Yes, I think we are all familiar with the Christian reading of Isaiah. However, that reading is eisegetic. It's dandy if you're a Christian. But if you're not, it is meaningless.
I have said before, and will say again: Jewish scripture-- all Jewish scripture-- was written by Jews, for Jews, in the Jewish language, for interpretation using Jewish methodologies.
The fact that Christians came along, a thousand years after Isaiah wrote this material for Jews dealing with the Assyrian conquests and the rising threat of Babylonia, and read their own Christian theologies back into the text in order to make Jewish text try to support a profoundly un-Jewish set of ideas, carries no weight in Jewish scholarship.

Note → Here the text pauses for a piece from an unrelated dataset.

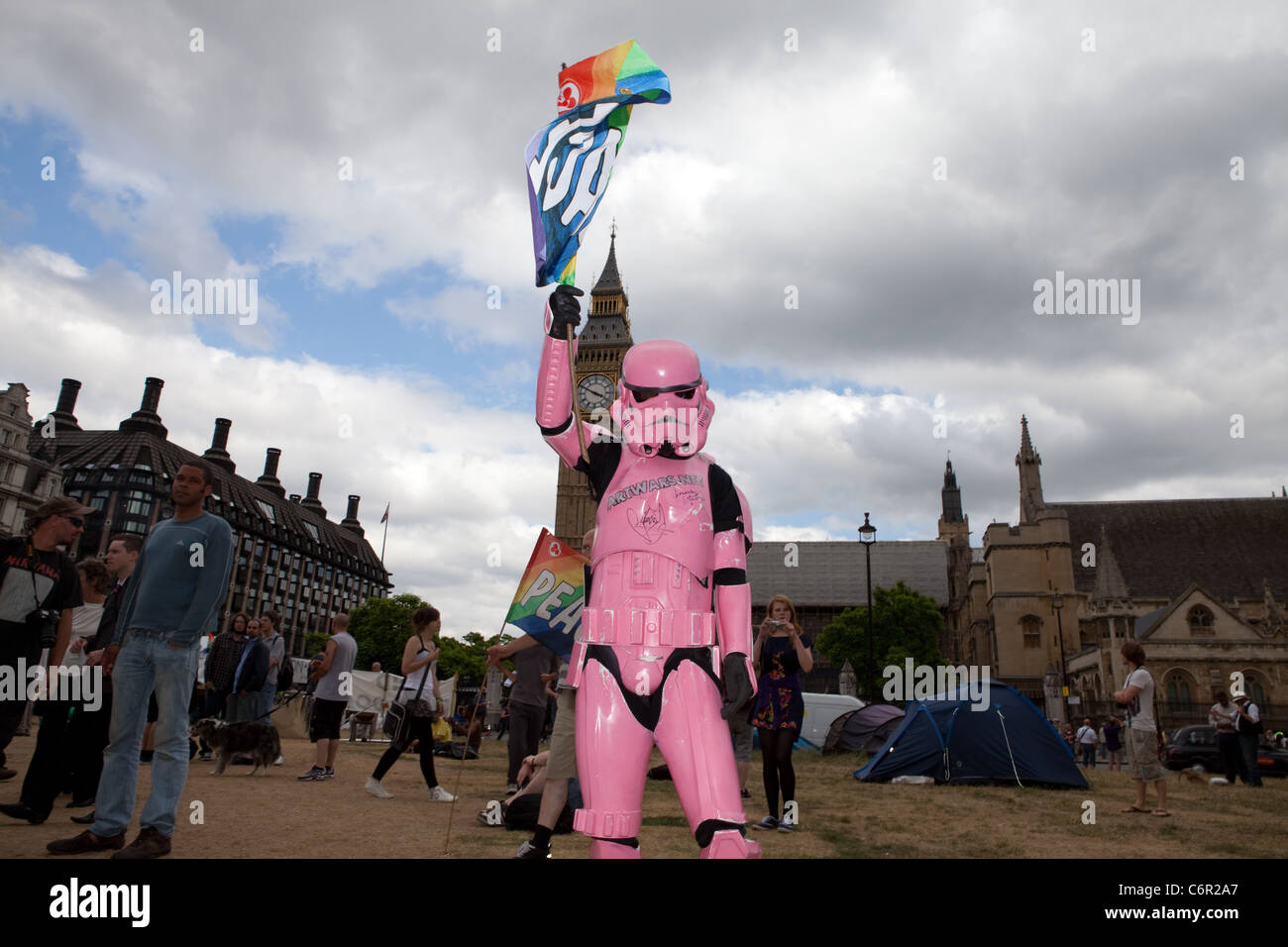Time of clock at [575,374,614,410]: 3:49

I can go back, read Shakespeare's Henry V, and decide that when he was speaking of England and France, he actually was talking about the US and Iraq in the twenty-first century, regardless of the fact that he is using language, events, and references specific to his own historical context. But that doesn't make what I say true, or mean that Shakespeare ever had any idea of what might transpire in the twenty-first century.
The simple fact is that the original Hebrew of Isaiah in chapters 51 through 54 (since 53 cannot be read in isolation, being part of a continuous poetic narrative that provides context to the whole) is about all of Israel being redeemed by God's forgiveness, not about a specific messiah. The references to "my servant" are phrased in the poetic Hebrew as a generality. They describe any and all Jews faithful to God, not one specific person. All those torments the "servant" suffers are the indiginities of conquest and persecution all Israel was experiencing during Isaiah's time.
You can read that chapter, as a non-Jew, from after three thousand years, and decide that Isaiah was talking about Jesus and Christianity. But that doesn't make it so, any more than Shakespeare was talking about Iraq.